[Collected data entries]
-- BEGIN --

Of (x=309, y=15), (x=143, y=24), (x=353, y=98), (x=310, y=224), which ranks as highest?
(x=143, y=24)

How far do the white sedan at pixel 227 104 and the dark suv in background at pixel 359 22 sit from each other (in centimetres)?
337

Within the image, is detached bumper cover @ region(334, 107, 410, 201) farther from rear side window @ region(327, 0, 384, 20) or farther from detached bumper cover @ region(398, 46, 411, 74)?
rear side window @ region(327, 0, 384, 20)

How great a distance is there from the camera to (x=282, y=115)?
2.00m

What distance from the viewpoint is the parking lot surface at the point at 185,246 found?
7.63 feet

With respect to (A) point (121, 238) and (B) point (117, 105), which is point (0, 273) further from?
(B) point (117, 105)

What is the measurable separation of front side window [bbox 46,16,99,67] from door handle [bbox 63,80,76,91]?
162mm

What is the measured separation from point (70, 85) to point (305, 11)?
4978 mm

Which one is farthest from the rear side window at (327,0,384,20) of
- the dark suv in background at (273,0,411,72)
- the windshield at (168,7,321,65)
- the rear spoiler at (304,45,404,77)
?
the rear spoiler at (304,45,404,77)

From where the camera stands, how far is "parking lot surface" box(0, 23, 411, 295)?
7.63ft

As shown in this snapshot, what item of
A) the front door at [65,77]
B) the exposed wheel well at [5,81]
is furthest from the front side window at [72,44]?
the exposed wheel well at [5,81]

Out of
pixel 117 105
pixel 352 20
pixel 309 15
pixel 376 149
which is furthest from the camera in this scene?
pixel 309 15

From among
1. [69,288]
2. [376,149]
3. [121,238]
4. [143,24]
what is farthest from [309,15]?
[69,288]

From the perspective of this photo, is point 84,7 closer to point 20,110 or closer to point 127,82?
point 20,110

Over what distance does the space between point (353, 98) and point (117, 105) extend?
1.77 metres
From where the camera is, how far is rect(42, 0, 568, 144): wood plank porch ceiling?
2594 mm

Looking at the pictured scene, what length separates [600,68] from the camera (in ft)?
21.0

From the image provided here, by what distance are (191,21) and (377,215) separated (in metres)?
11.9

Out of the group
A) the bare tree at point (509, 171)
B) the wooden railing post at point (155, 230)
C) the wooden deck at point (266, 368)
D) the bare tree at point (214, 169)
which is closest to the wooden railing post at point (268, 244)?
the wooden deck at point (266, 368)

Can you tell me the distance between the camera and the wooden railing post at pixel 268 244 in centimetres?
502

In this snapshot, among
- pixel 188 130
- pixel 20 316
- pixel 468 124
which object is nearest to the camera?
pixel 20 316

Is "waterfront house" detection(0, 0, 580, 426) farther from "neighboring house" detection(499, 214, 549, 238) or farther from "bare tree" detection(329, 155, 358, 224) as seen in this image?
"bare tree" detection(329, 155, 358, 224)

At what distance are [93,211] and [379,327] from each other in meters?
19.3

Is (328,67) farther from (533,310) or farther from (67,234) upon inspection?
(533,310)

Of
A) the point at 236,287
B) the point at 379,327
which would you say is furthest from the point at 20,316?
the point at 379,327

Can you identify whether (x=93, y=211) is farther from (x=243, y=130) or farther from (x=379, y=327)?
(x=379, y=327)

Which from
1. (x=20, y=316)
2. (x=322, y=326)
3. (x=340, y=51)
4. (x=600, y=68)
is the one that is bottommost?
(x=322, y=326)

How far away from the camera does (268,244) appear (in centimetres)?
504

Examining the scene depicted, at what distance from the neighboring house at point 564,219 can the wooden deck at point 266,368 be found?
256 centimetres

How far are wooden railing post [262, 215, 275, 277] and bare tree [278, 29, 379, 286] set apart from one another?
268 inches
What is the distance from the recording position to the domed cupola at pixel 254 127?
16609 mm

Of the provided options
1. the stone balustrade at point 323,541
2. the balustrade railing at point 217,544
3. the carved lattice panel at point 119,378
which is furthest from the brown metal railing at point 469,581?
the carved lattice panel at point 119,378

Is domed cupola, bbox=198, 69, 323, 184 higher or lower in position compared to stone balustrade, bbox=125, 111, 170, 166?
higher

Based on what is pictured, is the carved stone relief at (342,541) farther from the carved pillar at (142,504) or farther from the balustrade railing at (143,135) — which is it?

-- END --

### WHAT THE TASK ASKS:
Reproduce the data, keeping every line exactly the same.

### ANSWER TO THE TASK:
Of (x=309, y=15), (x=143, y=24), (x=353, y=98), (x=310, y=224), which ranks as highest?
(x=143, y=24)

How far do the white sedan at pixel 227 104 and the dark suv in background at pixel 359 22 sit from each other (in centimetres)?
337

Within the image, is detached bumper cover @ region(334, 107, 410, 201) farther from rear side window @ region(327, 0, 384, 20) or farther from detached bumper cover @ region(398, 46, 411, 74)?
rear side window @ region(327, 0, 384, 20)

How great a distance is there from the camera to (x=282, y=115)?
2.00m

What distance from the viewpoint is the parking lot surface at the point at 185,246 found?
7.63 feet

With respect to (A) point (121, 238) and (B) point (117, 105), which is point (0, 273) further from?
(B) point (117, 105)

What is the measurable separation of front side window [bbox 46,16,99,67] from door handle [bbox 63,80,76,91]?
162mm

What is the measured separation from point (70, 85) to point (305, 11)?
4978 mm

Which one is farthest from the rear side window at (327,0,384,20) of
- the dark suv in background at (273,0,411,72)
- the windshield at (168,7,321,65)
- the rear spoiler at (304,45,404,77)
?
the rear spoiler at (304,45,404,77)

From where the camera stands, how far is "parking lot surface" box(0, 23, 411, 295)?
7.63ft

As shown in this snapshot, what item of
A) the front door at [65,77]
B) the exposed wheel well at [5,81]
is furthest from the front side window at [72,44]?
the exposed wheel well at [5,81]

Out of
pixel 117 105
pixel 352 20
pixel 309 15
pixel 376 149
which is furthest from the camera in this scene?
pixel 309 15

From among
1. [69,288]
2. [376,149]
3. [121,238]
4. [143,24]
what is farthest from [309,15]?
[69,288]

From the perspective of this photo, is point 84,7 closer to point 20,110 or closer to point 127,82?
point 20,110

Over what distance does the space between point (353, 98) and point (117, 105) extend?
1.77 metres
From where the camera is, how far is rect(42, 0, 568, 144): wood plank porch ceiling?
2594 mm

Looking at the pictured scene, what length separates [600,68] from the camera (in ft)?
21.0

From the image provided here, by what distance are (191,21) and (377,215) separated (in metres)?
11.9

Out of the group
A) the bare tree at point (509, 171)
B) the wooden railing post at point (155, 230)
C) the wooden deck at point (266, 368)
D) the bare tree at point (214, 169)
which is closest to the wooden railing post at point (268, 244)?
the wooden deck at point (266, 368)

Can you tell me the distance between the camera and the wooden railing post at pixel 268 244 in centimetres?
502

In this snapshot, among
- pixel 188 130
- pixel 20 316
- pixel 468 124
which object is nearest to the camera?
pixel 20 316

Is "waterfront house" detection(0, 0, 580, 426) farther from "neighboring house" detection(499, 214, 549, 238) or farther from "bare tree" detection(329, 155, 358, 224) as seen in this image?
"bare tree" detection(329, 155, 358, 224)

At what distance are [93,211] and [379,327] from each other in meters?
19.3

Is (328,67) farther from (533,310) or farther from (67,234) upon inspection?
(533,310)

Of
A) the point at 236,287
B) the point at 379,327
which would you say is furthest from the point at 20,316?
the point at 379,327

Can you identify whether (x=93, y=211) is farther from (x=243, y=130) or farther from (x=379, y=327)?
(x=379, y=327)

Which from
1. (x=20, y=316)
2. (x=322, y=326)
3. (x=340, y=51)
4. (x=600, y=68)
is the one that is bottommost?
(x=322, y=326)

How far away from the camera does (268,244) appear (in centimetres)?
504

Examining the scene depicted, at what distance from the neighboring house at point 564,219 can the wooden deck at point 266,368 be found?
256 centimetres

How far are wooden railing post [262, 215, 275, 277] and bare tree [278, 29, 379, 286] set apart from one another?
268 inches
What is the distance from the recording position to the domed cupola at pixel 254 127?
16609 mm

Of the provided options
1. the stone balustrade at point 323,541
2. the balustrade railing at point 217,544
3. the carved lattice panel at point 119,378
which is furthest from the brown metal railing at point 469,581?
the carved lattice panel at point 119,378

Is domed cupola, bbox=198, 69, 323, 184 higher or lower in position compared to stone balustrade, bbox=125, 111, 170, 166?
higher

Based on what is pictured, is the carved stone relief at (342,541) farther from the carved pillar at (142,504) or farther from the balustrade railing at (143,135) — which is it?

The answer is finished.